> _Exercise instructions_
Please transcribe everything from the line containing "How far from the camera viewpoint" down to the line containing "2618 inches", both included, and nothing else.
********************
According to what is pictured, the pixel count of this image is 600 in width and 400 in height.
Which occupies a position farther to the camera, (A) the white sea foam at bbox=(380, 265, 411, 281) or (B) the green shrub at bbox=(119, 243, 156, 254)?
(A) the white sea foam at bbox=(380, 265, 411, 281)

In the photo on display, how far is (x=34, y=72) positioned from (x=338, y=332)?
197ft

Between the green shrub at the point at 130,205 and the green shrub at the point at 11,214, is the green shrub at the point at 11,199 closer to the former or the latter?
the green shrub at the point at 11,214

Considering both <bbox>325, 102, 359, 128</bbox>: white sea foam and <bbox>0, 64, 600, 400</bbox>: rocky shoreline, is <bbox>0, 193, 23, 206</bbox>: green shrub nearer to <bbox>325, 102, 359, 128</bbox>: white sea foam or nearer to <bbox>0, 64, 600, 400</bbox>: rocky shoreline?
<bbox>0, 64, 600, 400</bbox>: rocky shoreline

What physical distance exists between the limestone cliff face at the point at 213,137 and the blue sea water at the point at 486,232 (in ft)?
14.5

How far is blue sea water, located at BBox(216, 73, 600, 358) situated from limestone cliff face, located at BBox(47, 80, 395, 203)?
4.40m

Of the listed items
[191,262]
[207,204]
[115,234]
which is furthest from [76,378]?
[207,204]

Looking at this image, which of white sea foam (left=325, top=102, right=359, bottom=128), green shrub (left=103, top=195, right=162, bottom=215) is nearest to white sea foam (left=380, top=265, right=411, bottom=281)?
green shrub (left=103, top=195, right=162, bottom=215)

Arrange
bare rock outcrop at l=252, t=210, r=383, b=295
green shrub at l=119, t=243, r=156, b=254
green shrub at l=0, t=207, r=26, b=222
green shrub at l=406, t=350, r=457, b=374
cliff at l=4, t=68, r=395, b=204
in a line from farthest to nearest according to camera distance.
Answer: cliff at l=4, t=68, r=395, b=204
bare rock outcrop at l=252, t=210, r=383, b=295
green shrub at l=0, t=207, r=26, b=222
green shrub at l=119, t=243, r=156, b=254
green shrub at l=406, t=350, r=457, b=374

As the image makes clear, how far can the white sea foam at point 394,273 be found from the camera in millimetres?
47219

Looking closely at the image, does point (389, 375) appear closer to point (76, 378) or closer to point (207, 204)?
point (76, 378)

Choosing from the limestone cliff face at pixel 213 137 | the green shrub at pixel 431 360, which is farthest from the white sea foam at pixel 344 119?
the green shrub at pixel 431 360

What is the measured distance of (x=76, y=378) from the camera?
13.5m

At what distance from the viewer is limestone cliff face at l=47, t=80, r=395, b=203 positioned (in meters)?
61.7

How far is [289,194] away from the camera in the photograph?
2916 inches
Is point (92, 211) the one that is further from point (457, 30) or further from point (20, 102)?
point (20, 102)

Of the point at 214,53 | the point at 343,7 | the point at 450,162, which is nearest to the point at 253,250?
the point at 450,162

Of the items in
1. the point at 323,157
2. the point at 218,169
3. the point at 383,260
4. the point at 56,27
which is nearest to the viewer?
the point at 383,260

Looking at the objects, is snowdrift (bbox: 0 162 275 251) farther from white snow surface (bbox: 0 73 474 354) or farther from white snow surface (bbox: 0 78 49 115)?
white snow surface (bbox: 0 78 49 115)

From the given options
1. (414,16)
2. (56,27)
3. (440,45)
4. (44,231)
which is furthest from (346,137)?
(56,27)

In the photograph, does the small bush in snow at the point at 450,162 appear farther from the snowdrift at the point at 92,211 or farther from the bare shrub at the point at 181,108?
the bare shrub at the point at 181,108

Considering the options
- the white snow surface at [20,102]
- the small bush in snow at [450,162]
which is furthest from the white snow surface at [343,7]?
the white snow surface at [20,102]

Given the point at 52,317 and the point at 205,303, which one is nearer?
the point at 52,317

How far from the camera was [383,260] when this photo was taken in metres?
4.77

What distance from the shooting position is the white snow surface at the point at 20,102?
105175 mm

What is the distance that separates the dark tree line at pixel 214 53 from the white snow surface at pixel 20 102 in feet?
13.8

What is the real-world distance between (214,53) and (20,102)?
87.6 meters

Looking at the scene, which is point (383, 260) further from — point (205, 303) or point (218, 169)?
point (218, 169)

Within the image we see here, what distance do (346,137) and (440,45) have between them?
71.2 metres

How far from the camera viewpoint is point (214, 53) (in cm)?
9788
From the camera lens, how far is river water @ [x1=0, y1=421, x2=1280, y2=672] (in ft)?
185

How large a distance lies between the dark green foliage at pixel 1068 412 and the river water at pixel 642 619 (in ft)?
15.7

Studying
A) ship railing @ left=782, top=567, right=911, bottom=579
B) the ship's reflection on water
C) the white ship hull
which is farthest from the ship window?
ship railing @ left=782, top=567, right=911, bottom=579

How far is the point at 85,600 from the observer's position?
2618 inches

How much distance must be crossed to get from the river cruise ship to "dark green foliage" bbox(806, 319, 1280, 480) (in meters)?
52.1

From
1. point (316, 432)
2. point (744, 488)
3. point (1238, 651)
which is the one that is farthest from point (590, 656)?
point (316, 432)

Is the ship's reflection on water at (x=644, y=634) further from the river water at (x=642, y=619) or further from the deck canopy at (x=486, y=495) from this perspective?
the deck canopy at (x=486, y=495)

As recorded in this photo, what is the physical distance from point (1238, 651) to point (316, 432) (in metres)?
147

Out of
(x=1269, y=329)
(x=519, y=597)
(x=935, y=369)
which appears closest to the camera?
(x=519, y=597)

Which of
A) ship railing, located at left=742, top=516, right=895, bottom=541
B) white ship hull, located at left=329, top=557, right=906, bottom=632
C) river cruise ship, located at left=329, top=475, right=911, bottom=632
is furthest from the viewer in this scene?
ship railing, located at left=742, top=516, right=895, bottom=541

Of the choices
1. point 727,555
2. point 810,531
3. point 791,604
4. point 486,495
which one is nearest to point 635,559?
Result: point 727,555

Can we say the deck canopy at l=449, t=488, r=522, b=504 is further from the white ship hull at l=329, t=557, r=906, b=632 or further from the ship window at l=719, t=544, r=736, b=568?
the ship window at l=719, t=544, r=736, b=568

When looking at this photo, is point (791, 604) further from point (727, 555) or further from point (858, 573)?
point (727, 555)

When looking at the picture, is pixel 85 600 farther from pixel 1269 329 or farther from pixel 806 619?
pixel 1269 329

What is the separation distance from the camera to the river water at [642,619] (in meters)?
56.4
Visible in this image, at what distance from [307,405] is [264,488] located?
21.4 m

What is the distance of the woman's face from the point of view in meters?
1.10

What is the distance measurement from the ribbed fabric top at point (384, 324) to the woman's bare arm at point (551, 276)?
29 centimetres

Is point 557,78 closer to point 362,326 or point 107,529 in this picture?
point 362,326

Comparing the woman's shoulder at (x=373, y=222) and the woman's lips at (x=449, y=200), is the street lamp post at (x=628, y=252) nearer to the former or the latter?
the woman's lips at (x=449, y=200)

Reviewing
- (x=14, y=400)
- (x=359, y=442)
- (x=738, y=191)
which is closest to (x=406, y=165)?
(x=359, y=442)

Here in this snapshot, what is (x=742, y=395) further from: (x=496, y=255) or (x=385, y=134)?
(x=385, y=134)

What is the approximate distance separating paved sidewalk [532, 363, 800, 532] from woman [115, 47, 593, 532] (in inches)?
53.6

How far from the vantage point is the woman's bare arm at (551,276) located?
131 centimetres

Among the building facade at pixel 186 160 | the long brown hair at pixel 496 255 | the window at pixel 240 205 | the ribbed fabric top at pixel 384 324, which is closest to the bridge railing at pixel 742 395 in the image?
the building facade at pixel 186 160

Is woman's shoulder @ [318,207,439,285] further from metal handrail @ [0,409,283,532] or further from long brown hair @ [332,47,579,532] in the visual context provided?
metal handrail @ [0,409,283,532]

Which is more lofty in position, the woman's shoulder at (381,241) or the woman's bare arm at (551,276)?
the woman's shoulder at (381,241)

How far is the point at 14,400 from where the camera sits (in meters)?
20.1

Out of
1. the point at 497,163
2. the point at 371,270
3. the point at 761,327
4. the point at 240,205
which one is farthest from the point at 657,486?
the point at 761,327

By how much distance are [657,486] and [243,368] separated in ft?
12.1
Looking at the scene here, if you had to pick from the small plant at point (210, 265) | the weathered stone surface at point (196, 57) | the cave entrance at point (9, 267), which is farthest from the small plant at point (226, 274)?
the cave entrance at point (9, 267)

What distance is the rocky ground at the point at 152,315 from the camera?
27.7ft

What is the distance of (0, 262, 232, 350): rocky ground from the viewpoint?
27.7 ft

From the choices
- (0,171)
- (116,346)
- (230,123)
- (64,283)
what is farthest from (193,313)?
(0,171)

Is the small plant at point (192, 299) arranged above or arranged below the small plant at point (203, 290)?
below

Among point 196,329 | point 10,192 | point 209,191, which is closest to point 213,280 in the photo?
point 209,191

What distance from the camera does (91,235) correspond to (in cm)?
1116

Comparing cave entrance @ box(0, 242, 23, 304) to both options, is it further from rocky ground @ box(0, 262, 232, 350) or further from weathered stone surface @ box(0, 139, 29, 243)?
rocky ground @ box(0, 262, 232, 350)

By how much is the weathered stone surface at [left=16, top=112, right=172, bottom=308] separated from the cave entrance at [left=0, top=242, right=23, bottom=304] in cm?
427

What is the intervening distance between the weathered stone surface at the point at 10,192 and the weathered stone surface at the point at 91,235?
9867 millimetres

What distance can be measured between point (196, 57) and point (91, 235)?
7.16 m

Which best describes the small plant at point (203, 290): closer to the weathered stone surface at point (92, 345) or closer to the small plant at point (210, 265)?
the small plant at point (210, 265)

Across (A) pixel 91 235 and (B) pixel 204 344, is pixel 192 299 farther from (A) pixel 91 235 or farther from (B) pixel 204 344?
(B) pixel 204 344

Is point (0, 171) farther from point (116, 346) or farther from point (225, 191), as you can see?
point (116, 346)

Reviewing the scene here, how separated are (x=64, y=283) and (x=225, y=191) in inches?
********************
> _Answer in full_
How far from the camera viewpoint is point (214, 53) (in cm)?
9788
From the camera lens, how far is river water @ [x1=0, y1=421, x2=1280, y2=672] (in ft)?
185

How large a distance lies between the dark green foliage at pixel 1068 412 and the river water at pixel 642 619 (in ft)?
15.7

Studying
A) ship railing @ left=782, top=567, right=911, bottom=579
B) the ship's reflection on water
C) the white ship hull
which is farthest from the ship window?
ship railing @ left=782, top=567, right=911, bottom=579

How far is the point at 85,600 from the observer's position?
2618 inches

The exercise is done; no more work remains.